Stated goal: Retype the records from the line containing "bottommost describes which of" through the line containing "2823 millimetres", both included, and nothing else.

#### Material supplied

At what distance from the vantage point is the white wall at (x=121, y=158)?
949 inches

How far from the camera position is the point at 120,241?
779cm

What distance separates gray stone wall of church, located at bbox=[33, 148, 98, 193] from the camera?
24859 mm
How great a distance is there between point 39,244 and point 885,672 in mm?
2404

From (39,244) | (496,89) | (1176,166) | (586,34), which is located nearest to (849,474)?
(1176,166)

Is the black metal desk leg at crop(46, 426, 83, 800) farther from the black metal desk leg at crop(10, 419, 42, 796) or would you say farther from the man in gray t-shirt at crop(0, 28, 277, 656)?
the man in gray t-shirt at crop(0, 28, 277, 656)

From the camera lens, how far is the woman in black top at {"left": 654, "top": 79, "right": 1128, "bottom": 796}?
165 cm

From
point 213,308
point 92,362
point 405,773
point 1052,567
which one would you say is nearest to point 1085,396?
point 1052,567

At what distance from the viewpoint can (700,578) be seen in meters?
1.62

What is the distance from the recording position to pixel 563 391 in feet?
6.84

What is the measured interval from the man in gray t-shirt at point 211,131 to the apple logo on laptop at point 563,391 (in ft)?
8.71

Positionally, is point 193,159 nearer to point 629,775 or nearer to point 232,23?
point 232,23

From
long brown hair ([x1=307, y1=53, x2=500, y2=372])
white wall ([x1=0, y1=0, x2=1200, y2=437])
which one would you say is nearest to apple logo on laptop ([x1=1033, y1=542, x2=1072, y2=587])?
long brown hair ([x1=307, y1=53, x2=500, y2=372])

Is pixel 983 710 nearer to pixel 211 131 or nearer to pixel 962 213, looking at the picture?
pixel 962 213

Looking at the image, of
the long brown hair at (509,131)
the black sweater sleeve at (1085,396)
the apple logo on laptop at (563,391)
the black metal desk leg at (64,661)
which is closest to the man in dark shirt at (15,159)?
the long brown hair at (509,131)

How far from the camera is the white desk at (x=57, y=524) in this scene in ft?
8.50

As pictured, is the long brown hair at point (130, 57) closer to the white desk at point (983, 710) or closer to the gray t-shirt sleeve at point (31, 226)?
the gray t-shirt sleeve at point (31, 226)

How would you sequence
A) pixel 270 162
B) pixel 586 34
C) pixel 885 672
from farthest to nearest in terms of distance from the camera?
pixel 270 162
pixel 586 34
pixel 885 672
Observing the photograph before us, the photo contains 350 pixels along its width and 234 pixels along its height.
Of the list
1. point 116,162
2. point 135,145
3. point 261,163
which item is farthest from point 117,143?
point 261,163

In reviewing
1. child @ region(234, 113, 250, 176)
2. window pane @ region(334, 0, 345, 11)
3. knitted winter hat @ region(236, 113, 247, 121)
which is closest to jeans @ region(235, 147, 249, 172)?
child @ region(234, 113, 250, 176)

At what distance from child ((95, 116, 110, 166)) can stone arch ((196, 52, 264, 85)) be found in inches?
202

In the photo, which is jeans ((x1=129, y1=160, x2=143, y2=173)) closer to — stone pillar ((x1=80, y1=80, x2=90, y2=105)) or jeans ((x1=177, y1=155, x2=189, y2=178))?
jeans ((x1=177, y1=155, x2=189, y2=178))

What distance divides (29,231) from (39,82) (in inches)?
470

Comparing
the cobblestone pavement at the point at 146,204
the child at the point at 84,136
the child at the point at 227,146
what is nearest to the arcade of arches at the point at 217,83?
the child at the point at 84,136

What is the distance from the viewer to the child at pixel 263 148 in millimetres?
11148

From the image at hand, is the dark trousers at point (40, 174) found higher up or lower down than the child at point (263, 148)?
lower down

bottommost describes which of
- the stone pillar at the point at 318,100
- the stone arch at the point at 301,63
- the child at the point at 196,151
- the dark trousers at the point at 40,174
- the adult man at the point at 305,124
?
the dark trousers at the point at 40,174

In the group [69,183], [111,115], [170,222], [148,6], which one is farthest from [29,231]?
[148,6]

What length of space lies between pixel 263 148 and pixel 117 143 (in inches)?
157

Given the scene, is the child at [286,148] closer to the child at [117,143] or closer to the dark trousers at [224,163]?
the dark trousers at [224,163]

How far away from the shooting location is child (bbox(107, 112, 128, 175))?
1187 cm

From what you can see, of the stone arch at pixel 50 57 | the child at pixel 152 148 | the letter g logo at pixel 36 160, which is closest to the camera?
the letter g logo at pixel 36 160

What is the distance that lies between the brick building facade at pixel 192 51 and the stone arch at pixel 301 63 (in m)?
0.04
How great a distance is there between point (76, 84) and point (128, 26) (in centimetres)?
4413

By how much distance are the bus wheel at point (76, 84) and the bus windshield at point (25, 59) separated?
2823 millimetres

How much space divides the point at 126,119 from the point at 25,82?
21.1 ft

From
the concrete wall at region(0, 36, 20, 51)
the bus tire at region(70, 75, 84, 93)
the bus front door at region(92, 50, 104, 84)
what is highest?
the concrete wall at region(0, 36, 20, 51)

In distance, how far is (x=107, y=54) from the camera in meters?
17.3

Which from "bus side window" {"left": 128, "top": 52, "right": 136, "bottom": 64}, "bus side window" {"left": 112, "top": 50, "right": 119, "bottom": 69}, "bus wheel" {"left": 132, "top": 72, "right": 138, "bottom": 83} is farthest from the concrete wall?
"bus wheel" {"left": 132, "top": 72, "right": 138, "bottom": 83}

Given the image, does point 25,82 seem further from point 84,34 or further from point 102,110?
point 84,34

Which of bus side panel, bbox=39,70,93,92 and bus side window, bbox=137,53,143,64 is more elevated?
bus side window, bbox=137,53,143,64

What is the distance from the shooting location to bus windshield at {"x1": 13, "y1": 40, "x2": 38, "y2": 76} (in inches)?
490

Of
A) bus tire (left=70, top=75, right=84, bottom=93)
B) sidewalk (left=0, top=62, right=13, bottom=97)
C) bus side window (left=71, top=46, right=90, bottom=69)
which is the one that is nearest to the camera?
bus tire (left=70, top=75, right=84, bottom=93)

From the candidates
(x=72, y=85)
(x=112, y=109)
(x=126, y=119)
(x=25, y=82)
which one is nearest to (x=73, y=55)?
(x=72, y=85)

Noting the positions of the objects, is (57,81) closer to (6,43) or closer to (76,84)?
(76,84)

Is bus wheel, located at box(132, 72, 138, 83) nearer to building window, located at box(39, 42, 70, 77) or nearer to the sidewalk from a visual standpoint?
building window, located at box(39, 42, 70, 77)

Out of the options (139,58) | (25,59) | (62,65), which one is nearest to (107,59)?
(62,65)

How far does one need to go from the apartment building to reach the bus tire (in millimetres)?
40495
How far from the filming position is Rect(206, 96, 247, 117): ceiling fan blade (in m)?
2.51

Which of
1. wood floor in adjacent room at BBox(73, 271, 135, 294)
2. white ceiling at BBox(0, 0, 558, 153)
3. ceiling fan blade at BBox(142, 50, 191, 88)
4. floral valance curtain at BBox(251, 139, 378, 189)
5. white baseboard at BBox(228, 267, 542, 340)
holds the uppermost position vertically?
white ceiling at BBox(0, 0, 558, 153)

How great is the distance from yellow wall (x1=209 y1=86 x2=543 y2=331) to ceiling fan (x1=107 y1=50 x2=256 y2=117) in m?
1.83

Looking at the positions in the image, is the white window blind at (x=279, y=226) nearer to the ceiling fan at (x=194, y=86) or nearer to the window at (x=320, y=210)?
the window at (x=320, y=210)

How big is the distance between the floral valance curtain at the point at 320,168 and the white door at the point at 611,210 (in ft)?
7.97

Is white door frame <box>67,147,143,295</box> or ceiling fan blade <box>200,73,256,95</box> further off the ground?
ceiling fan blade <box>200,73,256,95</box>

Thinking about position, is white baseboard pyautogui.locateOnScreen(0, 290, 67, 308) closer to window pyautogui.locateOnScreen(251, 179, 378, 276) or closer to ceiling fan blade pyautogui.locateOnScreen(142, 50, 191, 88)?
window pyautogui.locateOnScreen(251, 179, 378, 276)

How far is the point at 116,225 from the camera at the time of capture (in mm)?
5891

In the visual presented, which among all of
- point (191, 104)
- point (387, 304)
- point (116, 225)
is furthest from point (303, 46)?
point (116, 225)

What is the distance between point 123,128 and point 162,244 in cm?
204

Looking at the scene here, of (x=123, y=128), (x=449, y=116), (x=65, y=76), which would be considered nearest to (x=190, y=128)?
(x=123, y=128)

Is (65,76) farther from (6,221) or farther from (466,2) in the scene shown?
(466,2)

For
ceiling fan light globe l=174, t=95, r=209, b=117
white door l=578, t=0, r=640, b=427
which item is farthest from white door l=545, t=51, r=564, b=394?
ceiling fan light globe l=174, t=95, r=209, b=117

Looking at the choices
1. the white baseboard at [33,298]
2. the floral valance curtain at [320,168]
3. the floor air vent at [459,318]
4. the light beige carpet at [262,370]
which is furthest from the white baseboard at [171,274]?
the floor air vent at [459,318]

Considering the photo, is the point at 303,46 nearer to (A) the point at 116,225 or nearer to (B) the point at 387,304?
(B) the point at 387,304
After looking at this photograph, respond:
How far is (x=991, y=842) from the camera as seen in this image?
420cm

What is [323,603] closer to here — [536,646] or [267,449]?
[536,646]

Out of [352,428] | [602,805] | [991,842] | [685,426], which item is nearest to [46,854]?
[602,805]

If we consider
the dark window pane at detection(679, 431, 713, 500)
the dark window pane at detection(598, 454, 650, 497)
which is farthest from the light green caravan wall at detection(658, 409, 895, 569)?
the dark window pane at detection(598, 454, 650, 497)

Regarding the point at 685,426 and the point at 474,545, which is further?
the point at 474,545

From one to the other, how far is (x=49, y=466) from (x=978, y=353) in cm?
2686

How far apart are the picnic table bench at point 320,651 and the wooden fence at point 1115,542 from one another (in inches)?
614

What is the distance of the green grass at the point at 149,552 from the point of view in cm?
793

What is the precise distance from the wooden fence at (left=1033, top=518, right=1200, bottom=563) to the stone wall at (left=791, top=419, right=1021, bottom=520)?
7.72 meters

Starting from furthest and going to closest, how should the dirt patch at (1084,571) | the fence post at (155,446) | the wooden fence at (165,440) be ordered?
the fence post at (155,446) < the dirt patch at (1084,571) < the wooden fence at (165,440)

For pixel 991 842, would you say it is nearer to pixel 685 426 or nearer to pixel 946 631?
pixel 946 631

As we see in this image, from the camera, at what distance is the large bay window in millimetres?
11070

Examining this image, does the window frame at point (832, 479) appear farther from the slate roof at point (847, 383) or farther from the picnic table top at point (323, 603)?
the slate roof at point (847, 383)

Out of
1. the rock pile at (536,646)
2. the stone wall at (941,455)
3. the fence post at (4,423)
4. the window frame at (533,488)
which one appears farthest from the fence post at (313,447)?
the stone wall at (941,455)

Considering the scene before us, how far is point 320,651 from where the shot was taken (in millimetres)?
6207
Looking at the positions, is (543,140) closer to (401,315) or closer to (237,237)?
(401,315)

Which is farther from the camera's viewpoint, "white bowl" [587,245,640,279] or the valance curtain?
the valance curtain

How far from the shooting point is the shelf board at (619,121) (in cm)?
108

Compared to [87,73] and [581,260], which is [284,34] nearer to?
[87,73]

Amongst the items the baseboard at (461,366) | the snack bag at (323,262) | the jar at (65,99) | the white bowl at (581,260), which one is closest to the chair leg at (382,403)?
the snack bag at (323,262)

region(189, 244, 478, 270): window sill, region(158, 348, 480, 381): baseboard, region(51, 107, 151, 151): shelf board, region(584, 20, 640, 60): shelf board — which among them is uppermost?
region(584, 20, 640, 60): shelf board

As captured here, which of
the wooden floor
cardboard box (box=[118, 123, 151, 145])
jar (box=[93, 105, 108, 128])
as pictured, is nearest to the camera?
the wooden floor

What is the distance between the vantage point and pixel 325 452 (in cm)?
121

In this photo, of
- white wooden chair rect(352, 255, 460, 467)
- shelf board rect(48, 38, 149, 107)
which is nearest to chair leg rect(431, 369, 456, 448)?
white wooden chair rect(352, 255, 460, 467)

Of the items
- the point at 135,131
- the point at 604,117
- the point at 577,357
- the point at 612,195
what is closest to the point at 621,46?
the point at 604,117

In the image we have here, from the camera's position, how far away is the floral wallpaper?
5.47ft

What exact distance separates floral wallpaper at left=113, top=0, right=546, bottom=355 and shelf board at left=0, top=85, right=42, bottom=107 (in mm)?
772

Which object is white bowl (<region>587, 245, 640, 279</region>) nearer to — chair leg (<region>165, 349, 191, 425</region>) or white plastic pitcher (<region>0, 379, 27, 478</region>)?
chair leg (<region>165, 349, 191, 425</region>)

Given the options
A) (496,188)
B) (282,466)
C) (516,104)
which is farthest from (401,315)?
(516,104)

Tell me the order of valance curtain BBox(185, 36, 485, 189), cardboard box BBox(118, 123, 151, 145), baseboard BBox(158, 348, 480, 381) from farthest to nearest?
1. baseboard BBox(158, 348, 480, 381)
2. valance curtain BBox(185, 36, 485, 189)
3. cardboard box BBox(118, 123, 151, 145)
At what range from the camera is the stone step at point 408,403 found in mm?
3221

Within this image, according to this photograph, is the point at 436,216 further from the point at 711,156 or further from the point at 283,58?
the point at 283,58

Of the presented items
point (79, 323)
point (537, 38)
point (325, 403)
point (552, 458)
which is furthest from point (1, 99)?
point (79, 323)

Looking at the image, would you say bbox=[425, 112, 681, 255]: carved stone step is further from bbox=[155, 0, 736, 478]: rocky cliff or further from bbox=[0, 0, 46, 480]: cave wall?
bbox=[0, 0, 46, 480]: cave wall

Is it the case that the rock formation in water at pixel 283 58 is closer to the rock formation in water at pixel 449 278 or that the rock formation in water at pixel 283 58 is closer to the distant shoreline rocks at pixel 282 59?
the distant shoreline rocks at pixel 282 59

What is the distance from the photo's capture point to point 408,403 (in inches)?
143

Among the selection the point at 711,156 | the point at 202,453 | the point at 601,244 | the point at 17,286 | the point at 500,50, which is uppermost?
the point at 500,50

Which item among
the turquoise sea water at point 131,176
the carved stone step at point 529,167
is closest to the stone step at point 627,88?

########

Finished exercise:
bottommost describes which of
- the stone pillar at the point at 318,100
- the stone arch at the point at 301,63
- the child at the point at 196,151
- the dark trousers at the point at 40,174
- the adult man at the point at 305,124
?
the dark trousers at the point at 40,174

In the group [69,183], [111,115], [170,222], [148,6], which one is farthest from [29,231]?
[148,6]

What length of space lies between pixel 263 148 and pixel 117 143 (in inches)?
157

Given the scene, is the child at [286,148] closer to the child at [117,143] or closer to the dark trousers at [224,163]?
the dark trousers at [224,163]

How far away from the shooting location is child (bbox(107, 112, 128, 175))?
1187 cm

From what you can see, of the stone arch at pixel 50 57 | the child at pixel 152 148 | the letter g logo at pixel 36 160, which is closest to the camera?
the letter g logo at pixel 36 160

What is the distance that lies between the brick building facade at pixel 192 51 and the stone arch at pixel 301 63 (in m)?
0.04
How great a distance is there between point (76, 84) and point (128, 26) (in centimetres)?
4413

By how much distance are the bus wheel at point (76, 84) and the bus windshield at point (25, 59) separated?
2823 millimetres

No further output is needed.